The sun rose. The trackers advanced briskly, sometimes at a jog, eyes always looking way ahead. They lost the spoor, circled, picked the tracks up again. ‘They are getting tired,’ Celestina announced. So were we. ‘They have lost half the animals now.’ It was amazing to see this. We found ourselves in an ocean of treeless short grass. In the heat haze, lone thorn trees or wild animals loomed up in viscous lumps from the horizon, became horned monsters, then took on the shapes of antelopes or zebras. Insects, diving swallows and wind in the grass. We pictured the raiders running ahead of us, driving what branded cattle they had left that could neither be sold nor kept but must be gorged on hurriedly in the forest.
The wooded hills came closer. It was mid-afternoon. We were moving into pastures where thousands of Samburu cattle were grazing, huge herds all around us. The trackers circled and circled again and then stopped. ‘We have lost them. They are gone.’ It was a terrible anti-climax. We looked up into the trees, sighed and turned back. But up ahead, we discovered, others had picked up the tracks into the forest and were hot on their heels.
Tracking is a part of the richness of life here. The farmhands sign for their wages with inky thumbprints on the muster roll. They spit in their hands and count the money ever so slowly, savouring each grubby note. But if some of these poor men cannot read, they possess talents of interpreting signs to which I am utterly blind.

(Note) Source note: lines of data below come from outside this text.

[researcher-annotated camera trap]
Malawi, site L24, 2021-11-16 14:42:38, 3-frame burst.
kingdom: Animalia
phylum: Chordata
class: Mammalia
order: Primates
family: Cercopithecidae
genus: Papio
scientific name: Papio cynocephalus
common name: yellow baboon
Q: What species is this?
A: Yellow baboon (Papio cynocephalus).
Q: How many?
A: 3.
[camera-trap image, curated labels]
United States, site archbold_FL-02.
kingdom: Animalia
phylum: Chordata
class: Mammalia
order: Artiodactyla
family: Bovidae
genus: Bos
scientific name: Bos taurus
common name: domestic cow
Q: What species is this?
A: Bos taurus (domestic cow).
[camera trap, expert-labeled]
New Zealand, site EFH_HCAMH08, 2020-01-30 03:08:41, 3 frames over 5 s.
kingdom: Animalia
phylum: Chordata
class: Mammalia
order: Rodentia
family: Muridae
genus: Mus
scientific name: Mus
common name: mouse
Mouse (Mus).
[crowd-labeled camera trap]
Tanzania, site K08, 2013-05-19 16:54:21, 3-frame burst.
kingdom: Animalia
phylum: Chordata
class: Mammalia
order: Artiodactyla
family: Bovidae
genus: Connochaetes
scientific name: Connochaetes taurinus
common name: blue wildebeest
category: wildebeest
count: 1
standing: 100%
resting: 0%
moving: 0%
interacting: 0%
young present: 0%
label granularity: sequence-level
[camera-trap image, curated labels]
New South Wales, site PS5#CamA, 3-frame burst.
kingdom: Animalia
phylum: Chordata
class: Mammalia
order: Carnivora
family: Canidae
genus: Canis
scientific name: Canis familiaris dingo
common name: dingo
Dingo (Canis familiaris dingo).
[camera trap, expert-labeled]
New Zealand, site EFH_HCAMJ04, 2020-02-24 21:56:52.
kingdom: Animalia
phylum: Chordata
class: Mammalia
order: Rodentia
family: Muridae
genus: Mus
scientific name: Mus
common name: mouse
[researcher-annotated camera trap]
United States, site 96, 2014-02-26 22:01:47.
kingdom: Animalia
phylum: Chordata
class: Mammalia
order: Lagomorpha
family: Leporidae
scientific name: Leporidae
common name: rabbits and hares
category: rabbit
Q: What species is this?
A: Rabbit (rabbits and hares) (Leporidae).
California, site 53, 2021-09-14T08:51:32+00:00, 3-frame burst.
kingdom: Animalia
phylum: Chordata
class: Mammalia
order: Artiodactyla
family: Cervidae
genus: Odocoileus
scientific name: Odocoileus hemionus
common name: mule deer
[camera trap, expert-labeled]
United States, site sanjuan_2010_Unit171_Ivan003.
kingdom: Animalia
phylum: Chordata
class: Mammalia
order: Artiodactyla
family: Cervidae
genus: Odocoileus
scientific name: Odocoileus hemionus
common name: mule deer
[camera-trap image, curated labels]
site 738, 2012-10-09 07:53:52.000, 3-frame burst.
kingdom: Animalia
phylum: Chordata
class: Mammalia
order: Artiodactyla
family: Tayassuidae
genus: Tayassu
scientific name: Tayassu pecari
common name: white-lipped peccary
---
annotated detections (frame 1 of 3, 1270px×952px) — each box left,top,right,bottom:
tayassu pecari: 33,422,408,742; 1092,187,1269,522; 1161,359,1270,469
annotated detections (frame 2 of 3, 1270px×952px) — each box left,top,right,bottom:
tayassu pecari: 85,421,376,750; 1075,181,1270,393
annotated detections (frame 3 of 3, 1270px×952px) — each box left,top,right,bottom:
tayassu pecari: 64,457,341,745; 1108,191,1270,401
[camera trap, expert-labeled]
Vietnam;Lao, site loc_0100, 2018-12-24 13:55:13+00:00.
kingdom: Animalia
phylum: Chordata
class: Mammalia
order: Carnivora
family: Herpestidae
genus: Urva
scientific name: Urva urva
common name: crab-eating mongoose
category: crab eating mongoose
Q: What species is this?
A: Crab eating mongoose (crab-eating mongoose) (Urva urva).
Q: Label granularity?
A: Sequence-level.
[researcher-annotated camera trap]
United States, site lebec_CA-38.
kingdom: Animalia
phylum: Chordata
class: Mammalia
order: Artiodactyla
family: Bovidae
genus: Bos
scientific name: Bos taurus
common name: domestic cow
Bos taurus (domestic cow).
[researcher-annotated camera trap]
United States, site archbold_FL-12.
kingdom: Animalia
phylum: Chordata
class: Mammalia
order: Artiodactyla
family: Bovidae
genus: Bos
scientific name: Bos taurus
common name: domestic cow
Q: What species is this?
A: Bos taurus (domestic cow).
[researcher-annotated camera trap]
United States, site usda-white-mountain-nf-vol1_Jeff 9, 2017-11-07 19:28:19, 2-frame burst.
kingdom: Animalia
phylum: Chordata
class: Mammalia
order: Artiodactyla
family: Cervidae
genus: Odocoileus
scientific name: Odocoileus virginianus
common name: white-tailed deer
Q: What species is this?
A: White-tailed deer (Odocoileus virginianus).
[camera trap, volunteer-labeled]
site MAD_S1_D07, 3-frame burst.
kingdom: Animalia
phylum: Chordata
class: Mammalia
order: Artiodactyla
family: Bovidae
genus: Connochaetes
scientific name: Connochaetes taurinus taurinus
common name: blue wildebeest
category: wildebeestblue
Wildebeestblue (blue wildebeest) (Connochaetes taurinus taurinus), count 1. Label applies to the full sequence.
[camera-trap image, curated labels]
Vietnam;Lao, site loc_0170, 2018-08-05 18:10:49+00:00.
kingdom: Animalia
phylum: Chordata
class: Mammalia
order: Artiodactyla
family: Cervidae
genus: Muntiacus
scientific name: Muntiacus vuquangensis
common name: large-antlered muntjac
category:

One day the bookkeeper Silas returned home from western Kenya with his bags. When he alighted from the bus, dusk was closing in and so he left his luggage under a bush and walked several kilometres to the farm. Next morning I was preparing to drive out to collect Silas’s stuff when a youth rode in on a bicycle loaded with the bags. I was mystified how he had come across them, but the youth replied that he was cycling to work across the plains when he saw Silas’s tracks. He saw that Silas had walked this way the night before. His prints were lightly made, which meant he carried nothing. But Silas had been on a journey, so the youth assumed his friend had luggage. He tracked the prints backwards until he arrived at the bush where Silas had put his things. This all happened on a wide plain criss-crossed by thousands of animal tracks.
Last year, when the British army were training in our area, they ran an exercise involving a pretend attack on the farm. For this, they set up a recce, inserting a team to observe our movements through the night. ‘You won’t know where they are,’ announced an officer confidently. ‘No way.’ Early next morning, Celestina’s brother Wekesa came up to me. ‘I just thought you should know — there are three white men lying in the bushes on that hillside. I saw their boot tracks going along the road and turning off. One of them has just smoked a cigarette.’